_Document extract_
Social distancing and quarntine have been tough for many kids, but the distance has raised unique challenges for some youths in the LGBTQ community. Here in Massachusetts, the Home For Little Wanderers' Waltham House has become a safe haven for children within the community, and now the home is extending its reach by offering outpatient services for kids and families who may be grappling with their identites during the pandemic. WGBH News Morning Edition host Joe Mathieu spoke with Waltham House director Allyson Montana about the program and the services it provides. The transcript below has been edited for clarity.

Joe Mathieu: Waltham House is one of only three of its kind in the country, beginning with your residents — those who live there. These are teenagers who were facing very precarious situations at home.

Allyson Montana: Absolutely, and for a variety of different reasons. So sometimes that is focused as a result of their sexuality or their identity, and sometimes that's layered with other trauma impacts as well.

Mathieu: So how does the program work? What services do you provide when they come to live there?

_Dataset section_
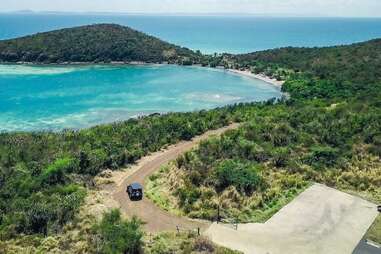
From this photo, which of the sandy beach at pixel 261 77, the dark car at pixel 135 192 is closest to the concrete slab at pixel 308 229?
the dark car at pixel 135 192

_Exercise objective_
Return the complete Waltham House interview word for word. Work only from the Waltham House interview, not from the listing.

_Exercise output_
Social distancing and quarntine have been tough for many kids, but the distance has raised unique challenges for some youths in the LGBTQ community. Here in Massachusetts, the Home For Little Wanderers' Waltham House has become a safe haven for children within the community, and now the home is extending its reach by offering outpatient services for kids and families who may be grappling with their identites during the pandemic. WGBH News Morning Edition host Joe Mathieu spoke with Waltham House director Allyson Montana about the program and the services it provides. The transcript below has been edited for clarity.

Joe Mathieu: Waltham House is one of only three of its kind in the country, beginning with your residents — those who live there. These are teenagers who were facing very precarious situations at home.

Allyson Montana: Absolutely, and for a variety of different reasons. So sometimes that is focused as a result of their sexuality or their identity, and sometimes that's layered with other trauma impacts as well.

Mathieu: So how does the program work? What services do you provide when they come to live there?